##### EXTRACT

Anthony SLAYDEN, Plaintiff - Appellant v. CENTER FOR BEHAVIORAL MEDICINE, Defendant - Appellee

No. 21-3009

Decided: November 17, 2022

Before LOKEN, ARNOLD, and KOBES, Circuit Judges. Rebecca M. Randles, Randles & Mata, Kansas City, MO, for Plaintiff-Appellant. Peter A. Houser, Hepler & Broom, Saint Louis, MO, for Defendant-Appellee.

Anthony Slayden worked as a security officer at the Center for Behavioral Medicine (CBM). Slayden sued CBM, alleging a racially hostile environment, disparate treatment based on race, retaliation, and constructive discharge in violation of the Missouri Human Rights Act (MHRA) and Title VII of the Civil Rights Act of 1964. The district court 1 granted summary judgment to CBM, and we affirm.


Slayden worked as a security officer at CBM for around 21 years before he resigned in December 2019. On August 9, 2018, Slayden filed a grievance with CBM's Human Resources department about his supervisor Mike Seward's alleged harassment. HR had an investigator look into Slayden's grievance and found his complaints unsubstantiated.

On July 24, 2019, Slayden filed charges with the Missouri Commission on Human Rights (MCHR) and the EEOC. The description attached to the EEOC charge listed specific incidents of Seward's harassment only until August 10, 2018. Although the charge indicated that the discrimination was a “continuing action,” and listed October 16, 2018, as the latest date of discrimination, the description merely stated that HR decided Slayden's internal grievance was unsubstantiated on October 16, 2018. Slayden then filed this lawsuit, alleging a racially hostile work environment, disparate treatment based on race, and retaliation, all in violation of the MHRA, Mo. Rev. Stat. § 213.010 et seq., and Title VII, 42 U.S.C. § 2000e et seq. Slayden also argued that he was constructively discharged.

##########

**WORK TASK 1**
Copy the court opinion word for word, between "Before LOKEN, ARNOLD, and" and "MO, for Defendant-Appellee.", inclusive.
**WORK TASK 2**
List the circuit judges named in the court opinion.
**WORK TASK 3**
Write the next part of the court opinion on Slayden's lawsuit against CBM, picking up after its final sentence.

##### RECORDED INFORMATION

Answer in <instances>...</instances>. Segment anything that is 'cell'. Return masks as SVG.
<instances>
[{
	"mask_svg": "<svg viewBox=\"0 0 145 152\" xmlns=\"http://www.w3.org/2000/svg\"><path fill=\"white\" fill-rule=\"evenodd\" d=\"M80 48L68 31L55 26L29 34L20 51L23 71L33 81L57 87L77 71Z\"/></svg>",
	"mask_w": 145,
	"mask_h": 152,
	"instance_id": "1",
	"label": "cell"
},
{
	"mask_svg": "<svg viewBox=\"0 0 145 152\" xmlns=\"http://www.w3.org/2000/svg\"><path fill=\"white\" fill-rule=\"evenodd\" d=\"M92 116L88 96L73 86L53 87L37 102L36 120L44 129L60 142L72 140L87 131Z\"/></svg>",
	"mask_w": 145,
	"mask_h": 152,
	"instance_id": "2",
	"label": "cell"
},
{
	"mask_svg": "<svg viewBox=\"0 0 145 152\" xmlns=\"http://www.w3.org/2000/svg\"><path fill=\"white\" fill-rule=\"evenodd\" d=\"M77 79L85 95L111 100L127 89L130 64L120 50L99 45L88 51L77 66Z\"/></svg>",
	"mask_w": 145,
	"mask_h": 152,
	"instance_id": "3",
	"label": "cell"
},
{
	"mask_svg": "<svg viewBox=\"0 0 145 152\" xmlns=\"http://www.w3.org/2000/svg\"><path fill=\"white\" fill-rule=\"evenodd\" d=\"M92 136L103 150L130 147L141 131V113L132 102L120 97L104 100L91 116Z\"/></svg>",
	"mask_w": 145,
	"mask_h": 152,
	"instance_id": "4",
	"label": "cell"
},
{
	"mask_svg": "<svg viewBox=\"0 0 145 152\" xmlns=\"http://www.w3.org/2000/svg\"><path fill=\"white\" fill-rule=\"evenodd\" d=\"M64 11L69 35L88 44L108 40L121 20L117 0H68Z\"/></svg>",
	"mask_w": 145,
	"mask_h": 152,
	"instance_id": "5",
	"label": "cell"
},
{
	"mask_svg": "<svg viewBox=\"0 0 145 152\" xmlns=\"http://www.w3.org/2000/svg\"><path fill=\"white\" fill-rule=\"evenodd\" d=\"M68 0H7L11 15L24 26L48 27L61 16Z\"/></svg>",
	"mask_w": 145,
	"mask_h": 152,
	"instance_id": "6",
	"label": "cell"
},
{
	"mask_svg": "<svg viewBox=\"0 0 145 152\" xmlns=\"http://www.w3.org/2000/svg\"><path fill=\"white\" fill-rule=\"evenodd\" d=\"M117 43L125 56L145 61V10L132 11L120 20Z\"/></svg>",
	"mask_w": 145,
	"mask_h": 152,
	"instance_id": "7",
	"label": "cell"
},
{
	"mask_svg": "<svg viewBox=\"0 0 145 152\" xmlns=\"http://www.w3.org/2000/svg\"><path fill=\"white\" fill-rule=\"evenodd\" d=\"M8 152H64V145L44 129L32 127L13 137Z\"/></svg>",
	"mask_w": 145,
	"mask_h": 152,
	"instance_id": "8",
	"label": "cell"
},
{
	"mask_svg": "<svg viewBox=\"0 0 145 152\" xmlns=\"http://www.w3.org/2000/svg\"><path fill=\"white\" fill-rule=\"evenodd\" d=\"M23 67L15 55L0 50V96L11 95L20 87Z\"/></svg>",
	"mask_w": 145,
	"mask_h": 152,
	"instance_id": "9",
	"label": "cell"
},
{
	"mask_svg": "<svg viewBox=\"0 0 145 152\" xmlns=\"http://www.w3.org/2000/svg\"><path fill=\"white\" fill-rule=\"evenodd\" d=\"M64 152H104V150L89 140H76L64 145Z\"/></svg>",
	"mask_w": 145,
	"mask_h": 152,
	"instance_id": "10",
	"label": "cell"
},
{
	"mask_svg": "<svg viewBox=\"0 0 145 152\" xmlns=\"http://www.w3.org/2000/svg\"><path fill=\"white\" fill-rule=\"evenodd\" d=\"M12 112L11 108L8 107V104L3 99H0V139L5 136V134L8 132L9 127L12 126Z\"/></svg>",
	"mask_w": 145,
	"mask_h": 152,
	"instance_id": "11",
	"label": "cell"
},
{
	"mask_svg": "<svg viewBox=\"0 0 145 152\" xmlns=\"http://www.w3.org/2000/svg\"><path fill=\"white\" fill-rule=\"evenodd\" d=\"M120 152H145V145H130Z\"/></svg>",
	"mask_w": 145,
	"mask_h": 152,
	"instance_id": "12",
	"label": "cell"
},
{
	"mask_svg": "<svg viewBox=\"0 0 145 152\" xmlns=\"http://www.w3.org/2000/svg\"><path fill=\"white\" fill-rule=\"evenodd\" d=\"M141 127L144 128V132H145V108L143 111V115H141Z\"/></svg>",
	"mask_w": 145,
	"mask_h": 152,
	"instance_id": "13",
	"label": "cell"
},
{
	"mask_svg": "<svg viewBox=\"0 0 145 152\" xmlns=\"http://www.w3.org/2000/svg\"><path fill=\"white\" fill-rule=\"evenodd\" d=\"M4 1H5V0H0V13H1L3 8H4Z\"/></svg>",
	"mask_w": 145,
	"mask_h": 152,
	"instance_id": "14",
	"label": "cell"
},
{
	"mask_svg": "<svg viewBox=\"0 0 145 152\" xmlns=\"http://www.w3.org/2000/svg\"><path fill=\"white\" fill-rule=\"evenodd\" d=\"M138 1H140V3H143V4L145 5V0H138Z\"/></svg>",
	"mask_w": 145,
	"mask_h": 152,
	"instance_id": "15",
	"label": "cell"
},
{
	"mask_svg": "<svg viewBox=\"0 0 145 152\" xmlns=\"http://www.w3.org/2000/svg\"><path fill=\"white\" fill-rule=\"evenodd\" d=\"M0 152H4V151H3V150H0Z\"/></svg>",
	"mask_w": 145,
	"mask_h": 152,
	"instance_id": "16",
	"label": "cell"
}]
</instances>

##########

**WRITTEN ANSWER 1**
Before LOKEN, ARNOLD, and KOBES, Circuit Judges. Rebecca M. Randles, Randles & Mata, Kansas City, MO, for Plaintiff-Appellant. Peter A. Houser, Hepler & Broom, Saint Louis, MO, for Defendant-Appellee.

**WRITTEN ANSWER 2**
Loken, Arnold, Kobes

**WRITTEN ANSWER 3**
Slayden testified that Seward was the only person who discriminated against him, and that Seward did nothing that Slayden considered retaliatory, discriminatory, or harassing after Slayden filed his grievance with HR on August 9, 2018. After filing the grievance, Slayden actively avoided Seward by leaving work by the back door. Slayden also testified to three incidents that he considered retaliation by HR, all of which happened in mid-to-late 2019: (1) a letter he received falsely stating that he requested leave without pay; (2) a written or verbal communication about something that Slayden can't specifically recall; and (3) not allowing Slayden to come to work for two weeks while he recovered from finger surgery when his doctor said he could work on light duty.

The district court granted summary judgment to CBM, finding that Slayden's hostile work environment and disparate treatment claims were time-barred and that Slayden failed to exhaust administrative remedies for his retaliation claims. It also held that, to the extent that Slayden reframed his claims as a constructive discharge claim, he did not exhaust it.


“We review a district court's decision to grant summary judgment de novo.” Beasley v. Warren Unilube, Inc., 933 F.3d 932, 936 (8th Cir. 2019). “Summary judgment is only appropriate if there is no genuine dispute as to any material fact and the moving party is entitled to judgment as a matter of law.” LeBlanc v. McDonough, 39 F.4th 1071, 1075 (8th Cir. 2022) (citation omitted).


Slayden first argues that his hostile work environment and discrimination claims are not time-barred. Under the MHRA, a person must first file a charge with the MCHR within 180 days of the alleged discriminatory act. Mo. Rev. Stat. § 213.075.1. Under Title VII, someone who first files with a state or local agency (like the MCHR) must file their charge with the EEOC within 300 days of the alleged act. 42 U.S.C. § 2000e-5(e)(1). Slayden filed his charge with both the MCHR and the EEOC on July 24, 2019. To be timely, his MHRA claims must have arisen after January 25, 2019, and his Title VII claims after September 27, 2018.2 Because a hostile work environment consists of a series of separate acts, Slayden only needed to file his charge within 300 days of at least one act that is part of the hostile work environment. See Nat'l R.R. Passenger Corp. v. Morgan, 536 U.S. 101, 117–18, 122 S.Ct. 2061, 153 L.Ed.2d 106 (2002).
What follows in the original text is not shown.